Druids also brought up that they were almost being forced to go heal spec in order to raid for innervate.

What did Blizzard do? Gave it to them as a regular spell. Great, it's very understandable, congrats.

Why won't they do that for warriors with tactical mastery? Make stance mastery give us the 25 rage while switching stances.

You didn't give mages and druids some gimped evocation/innervate and then make them put further points into it in a completely different tree.

Of all the things that are screwed up with warriors right now, I think this would be a step in the right direction to fixing what needs mended.
#17 - Dec. 9, 2006, 10:10 p.m.
Blizzard Post
Q u o t e:
Honestly...go to the talent calculators and make your best build without tactical mastery.

That's why. With those three extra points, we'd have access to so much more than we honestly should. With it being trainable, every warrior would be pat after their first level, having both MS and deathwish. And as they said numerous times before the patch was announced, the trees were built as to avoid cookie-cutter builds. If you were PvP spec, you were (most likely) 31/20. if you were MS/offtank, you were 31/5/15...so on and so forth. Blizzard wanted to cut back on this, so they moved around the trees. They even threw us a bone and made two of those points trainable.

I'm not saying I like having to build around this...But that's why blizzard did it.


Thank you. This is very accurate. It is about limiting talent options in part and also, as a core mechanic, being able to retain rage at larger costs allows more frequent usage of abilities, which increases damage in the long run. Limiting rage retention does curb damage output.

If you aren't willing to accept compromise after so many have fought to simply have some rage retainable with a trained ability, then you will continually be disappointed with more than simply class balance issues. Heck, as much as I hated all the single-minded focus about the topic at the time, I still recognized it as something the community wanted and something I thought would be good as a compromise. To ask for more based on your reasoning sort of discredits a lot of reasonable warriors out there who simply wanted some sort of middle ground.

And, it is not a good reason to want something because somebody else got something that seemed sort of similar. As has been said many times before, it is a case by case basis for each class. They are treated seperately, so comparing the two is not going to sway the devs in the slightest.
#55 - Dec. 10, 2006, 12:22 a.m.
Blizzard Post
Q u o t e:

isn't limiting talent options the same as cookie cutter?


No, it is about preventing strong talents from being coupled together. Remember when Warriors could have Deathwish and Mortal strike at the same time? That's what I'm talking about.
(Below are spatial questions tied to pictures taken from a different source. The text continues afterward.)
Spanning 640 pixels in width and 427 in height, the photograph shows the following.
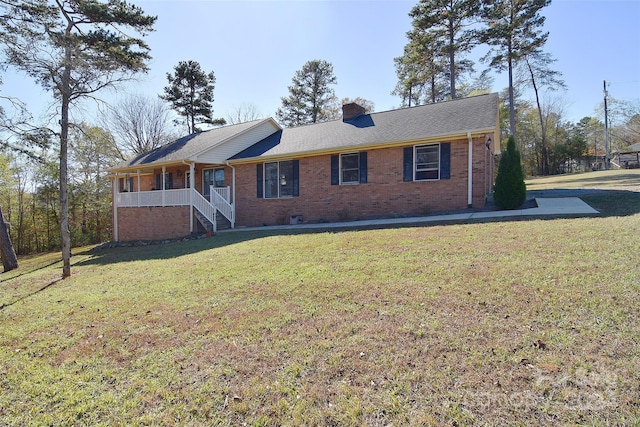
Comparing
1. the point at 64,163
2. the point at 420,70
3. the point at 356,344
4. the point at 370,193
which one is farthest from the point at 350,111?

It is related to getting out of cookie cutter builds, but it isn't the same thing. Or at least, the two ideas are not in opposition of each other.
#79 - Dec. 10, 2006, 2:37 a.m.
Blizzard Post
Q u o t e:


Is it just me, or did bliz deny the TM move being intended to restrict talent choices when they first announced the new trees? Now Tseric comes in and says that moving TM to prevent warriors from specing MS and deathwish is exactly the what they were doing. Is anybody else getting tired of the lies and doubletalk?

It's just you. Well, you and the guy who agreed with you, needing no proof whatsoever.

This is what I hate about forums...groupthink.